"Rock brasileiro evoluiu, mas as bandas hoje têm que se virar"
Tony Bellotto, dos Titãs, fala de música na web
Publicada em 28/06/2011 às 08h42m
Marina Cohen (marina.cohen@oglobo.com.br)GABRIEL GORINI: Como você embarcou na vida dupla, de músico e escritor?
TONY BELLOTTO: Quando eu tinha 13 anos, já queria ter uma banda e também ser escritor. Aí, com 18, a música me pegou e deixei o sonho de ser autor de lado. Até que, já adulto, resolvi encarar de frente esse projeto da adolescência. Depois que escrevi o primeiro livro, "Bellini e a esfinge", a escrita passou a ser uma necessidade, assim como fazer música. São duas formas de expressão que convivem bem dentro de mim. É só uma questão de organização e disciplina.
JÉSSICA LOPES: Qual dos dois te dá mais prazer?
TONY: A música. É muito bom estar no palco e ver aquela canção que você compôs dentro de um quarto fazendo a multidão vibrar. Escrever dá outro tipo de satisfação: você sente uma euforia incrível no dia em que fecha uma história, mas é uma emoção solitária.
LAURA TARDIN: O Tony Bellotto que compõe é o mesmo que escreve romances?
TONY: O ato de criação é o mesmo: você tem uma inspiração e trabalha em cima dela. Se é um riff de guitarra, um romance ou um poema, isso vai ser definido depois. Agora, os processos são diferentes: a música só está pronta quando o resto da banda adiciona suas referências.
JÉSSICA MENDONÇA: Você traz a influência da literatura para a música?
TONY: Não diretamente, mas o ato de escrever me dá uma fluência na hora de fazer a letra de uma música. É que nem quando você malha para correr uma maratona.
TONY: O escritório, na minha casa, onde tenho meus livros, discos, guitarras... Lá começo a compor músicas, anoto ideias, escrevo crônicas etc.; Mas, quando estou empacado, gosto de correr ou nadar.
JÉSSICA LOPES: O detetive Bellini aparece em três livros. Como você o criou?

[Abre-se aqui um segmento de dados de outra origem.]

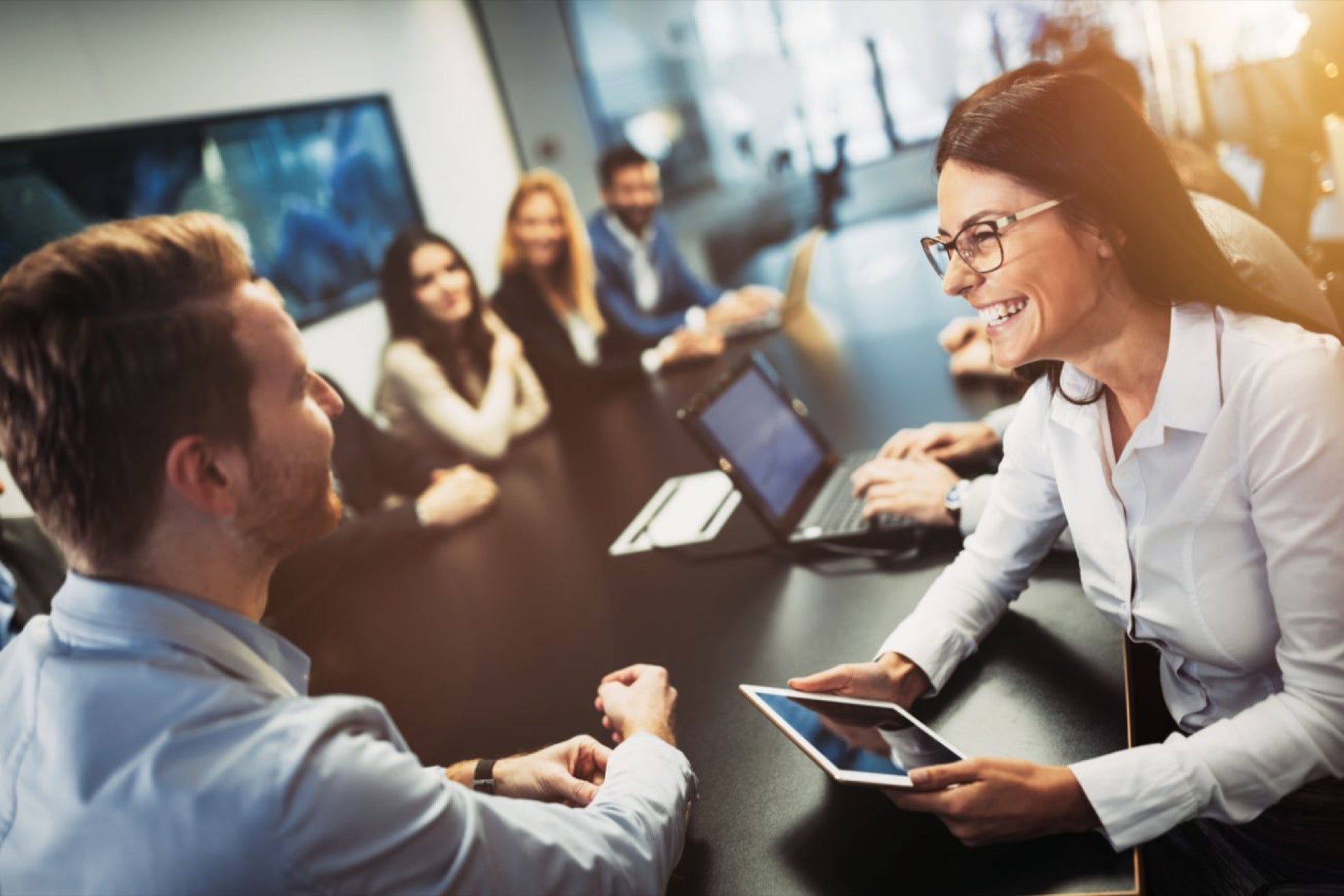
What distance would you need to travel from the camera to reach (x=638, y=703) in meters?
1.21

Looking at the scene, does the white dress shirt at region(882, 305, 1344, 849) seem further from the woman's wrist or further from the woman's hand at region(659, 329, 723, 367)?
the woman's hand at region(659, 329, 723, 367)

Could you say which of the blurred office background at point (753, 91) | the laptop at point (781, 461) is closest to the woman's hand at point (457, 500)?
the laptop at point (781, 461)

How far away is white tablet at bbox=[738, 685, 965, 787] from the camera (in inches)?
37.7

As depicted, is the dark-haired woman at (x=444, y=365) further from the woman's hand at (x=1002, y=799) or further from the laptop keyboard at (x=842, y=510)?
the woman's hand at (x=1002, y=799)

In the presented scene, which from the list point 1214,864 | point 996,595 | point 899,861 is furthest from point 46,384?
point 1214,864

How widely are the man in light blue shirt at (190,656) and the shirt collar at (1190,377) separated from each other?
0.67 meters

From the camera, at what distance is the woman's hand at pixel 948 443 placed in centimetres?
182

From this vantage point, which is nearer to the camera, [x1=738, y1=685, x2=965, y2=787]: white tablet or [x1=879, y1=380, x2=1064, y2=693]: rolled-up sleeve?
[x1=738, y1=685, x2=965, y2=787]: white tablet

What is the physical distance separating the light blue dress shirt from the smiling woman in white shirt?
0.41 meters

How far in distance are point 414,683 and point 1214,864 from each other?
1149mm

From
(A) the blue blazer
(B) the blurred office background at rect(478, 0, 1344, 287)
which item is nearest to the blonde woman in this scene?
(A) the blue blazer

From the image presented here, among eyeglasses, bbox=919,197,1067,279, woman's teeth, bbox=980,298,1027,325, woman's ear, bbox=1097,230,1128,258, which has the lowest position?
woman's teeth, bbox=980,298,1027,325

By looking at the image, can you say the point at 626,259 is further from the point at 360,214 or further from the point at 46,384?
the point at 46,384

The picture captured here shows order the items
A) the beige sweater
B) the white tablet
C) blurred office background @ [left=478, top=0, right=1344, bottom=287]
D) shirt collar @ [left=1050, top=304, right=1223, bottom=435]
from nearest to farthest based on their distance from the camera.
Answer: the white tablet
shirt collar @ [left=1050, top=304, right=1223, bottom=435]
the beige sweater
blurred office background @ [left=478, top=0, right=1344, bottom=287]
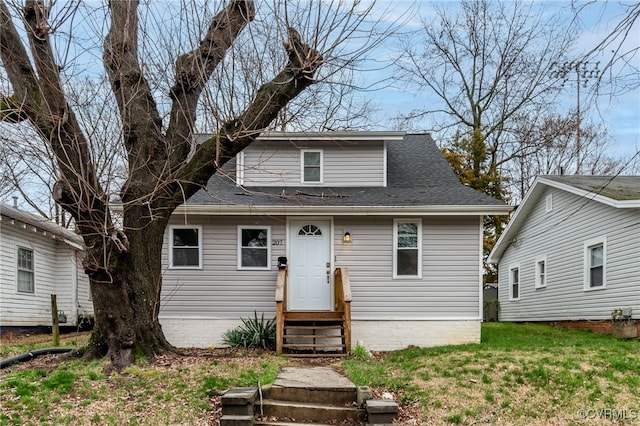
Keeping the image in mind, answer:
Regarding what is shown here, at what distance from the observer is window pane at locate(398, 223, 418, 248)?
10061 millimetres

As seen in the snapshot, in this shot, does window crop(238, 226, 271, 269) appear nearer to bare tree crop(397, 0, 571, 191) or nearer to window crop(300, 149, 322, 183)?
window crop(300, 149, 322, 183)

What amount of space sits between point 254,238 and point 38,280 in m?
7.04

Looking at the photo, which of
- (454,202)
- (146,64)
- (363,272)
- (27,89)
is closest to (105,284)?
(27,89)

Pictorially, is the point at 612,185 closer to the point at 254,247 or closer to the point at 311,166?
the point at 311,166

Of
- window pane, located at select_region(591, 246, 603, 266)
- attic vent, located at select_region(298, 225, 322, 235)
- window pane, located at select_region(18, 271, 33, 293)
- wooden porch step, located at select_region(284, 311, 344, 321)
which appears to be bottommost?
wooden porch step, located at select_region(284, 311, 344, 321)

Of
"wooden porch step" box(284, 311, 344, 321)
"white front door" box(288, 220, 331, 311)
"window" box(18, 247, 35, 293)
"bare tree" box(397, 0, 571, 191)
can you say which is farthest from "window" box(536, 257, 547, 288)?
"window" box(18, 247, 35, 293)

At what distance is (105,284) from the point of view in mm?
6887

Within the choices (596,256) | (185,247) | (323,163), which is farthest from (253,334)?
(596,256)

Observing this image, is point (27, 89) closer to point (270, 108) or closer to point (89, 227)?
point (89, 227)

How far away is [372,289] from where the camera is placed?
1000 cm

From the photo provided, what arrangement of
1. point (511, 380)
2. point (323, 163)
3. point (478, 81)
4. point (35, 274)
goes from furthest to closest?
point (478, 81)
point (35, 274)
point (323, 163)
point (511, 380)

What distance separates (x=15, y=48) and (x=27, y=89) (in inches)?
21.9

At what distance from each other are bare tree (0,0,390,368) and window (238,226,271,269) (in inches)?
107

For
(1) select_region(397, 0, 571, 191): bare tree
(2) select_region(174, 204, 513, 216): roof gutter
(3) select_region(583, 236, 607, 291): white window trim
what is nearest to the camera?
(2) select_region(174, 204, 513, 216): roof gutter
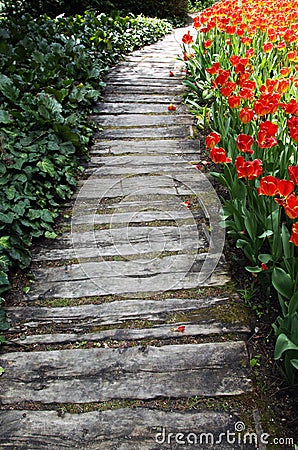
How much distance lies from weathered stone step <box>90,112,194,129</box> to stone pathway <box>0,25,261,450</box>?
829 mm

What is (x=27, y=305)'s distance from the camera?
2.38 metres

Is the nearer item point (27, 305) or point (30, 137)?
point (27, 305)

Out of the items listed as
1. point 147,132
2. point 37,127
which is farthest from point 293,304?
point 147,132

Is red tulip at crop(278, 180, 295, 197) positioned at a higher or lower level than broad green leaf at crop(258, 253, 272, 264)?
higher

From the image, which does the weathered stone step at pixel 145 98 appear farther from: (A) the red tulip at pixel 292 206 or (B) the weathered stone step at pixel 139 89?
(A) the red tulip at pixel 292 206

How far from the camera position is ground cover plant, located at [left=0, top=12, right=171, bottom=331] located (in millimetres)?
2703

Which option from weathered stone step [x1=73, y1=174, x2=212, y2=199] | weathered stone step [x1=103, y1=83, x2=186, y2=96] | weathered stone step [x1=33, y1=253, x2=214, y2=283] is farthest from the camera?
weathered stone step [x1=103, y1=83, x2=186, y2=96]

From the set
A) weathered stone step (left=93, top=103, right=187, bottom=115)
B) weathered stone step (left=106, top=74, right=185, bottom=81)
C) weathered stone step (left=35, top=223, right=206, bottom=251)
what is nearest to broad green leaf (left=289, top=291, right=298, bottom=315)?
weathered stone step (left=35, top=223, right=206, bottom=251)

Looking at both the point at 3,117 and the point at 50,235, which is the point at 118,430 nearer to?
the point at 50,235

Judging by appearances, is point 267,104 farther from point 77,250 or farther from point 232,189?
point 77,250

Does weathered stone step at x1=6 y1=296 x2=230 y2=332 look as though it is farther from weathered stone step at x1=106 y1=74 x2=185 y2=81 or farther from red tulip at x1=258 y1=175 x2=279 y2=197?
weathered stone step at x1=106 y1=74 x2=185 y2=81

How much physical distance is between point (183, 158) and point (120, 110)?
122 cm

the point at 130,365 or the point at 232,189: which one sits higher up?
the point at 232,189

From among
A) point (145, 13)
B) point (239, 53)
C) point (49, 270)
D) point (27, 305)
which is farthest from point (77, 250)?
point (145, 13)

TONY: Foi inspirado em mim mesmo (risos). Coloco nele coisas que eu gostaria de dizer, mas tenho vergonha. Até o nome, Bellini, parece com Bellotto. Quando o criei, na adolescência, colocava o personagem para encarar histórias que eu vivi ou que gostaria de ter vivido. Só depois, quando retomei a escrita, transformei-o num detetive.
ROBERTA THOMAZ: O que a proximidade com a arte pode trazer de bom para o jovem?
TONY: A arte é fundamental não só na profissão. Ela te ensina a enxergar as situações de outra forma. Lendo, ouvindo música ou assistindo a um filme você escapa do cotidiano e vive experiências diversas. Nas peças de Shakespeare, por exemplo, ele explica nuances do comportamento humano, então você passa a entender melhor seus próprios sentimentos. Arte não só ajuda a gente a relaxar, como também a encarar a vida.
GABRIEL: Qual o papel da família na sua arte?
TONY: Ela dá um sentido a minha vida. Viajo muito por conta de shows, então dou valor aos momentos do cotidiano: acordar meus filhos, levá-los à escola... Esses momentos equilibram minha cabeça, porque se eu ficasse só na estrada me bateria um desespero.
JÉSSICA LOPES: O que você escuta em casa?
TONY: Cada vez ouço coisas mais antigas, como Rolling Stones, The Clash e meu mestre, Jimmy Hendrix. Das brasileiras, tenho escutado Pitty e Móveis Coloniais de Acaju.
" A crise da indústria de CDs fez com que a maioria dos grupos tenha que arcar com o investimento inicial "
TONY: O rock brasileiro evoluiu, ficou mais profissional e também mais rico. Quando fuço na internet, vejo que as bandas estão com uma variedade enorme de influências. Por um lado, a internet ajudou a divulgar grupos de todo o país. Não é mais preciso se mudar para o Rio ou São Paulo. Por outro lado, a crise da indústria de CDs fez com que a maioria dos grupos tenha que arcar com o investimento inicial. Antes, você ganhava dinheiro para gravar o primeiro álbum com calma e podia se dedicar exclusivamente a isso. Hoje, com o esquema independente, as bandas têm que se virar.
O GLOBO: Que conselho você dá a uma banda iniciante?
TONY: Para se destacar é preciso achar seu jeito de tocar e compor. Tem muito cara por aí que faz o solo de guitarra igualzinho ao do Slash, mas o que importa é fazer um solo com a sua marca. E, para encontrar aquilo que só você tem a dizer, é preciso trabalhar. Ir além da imitação e entender quem você é e como expressar isso na música.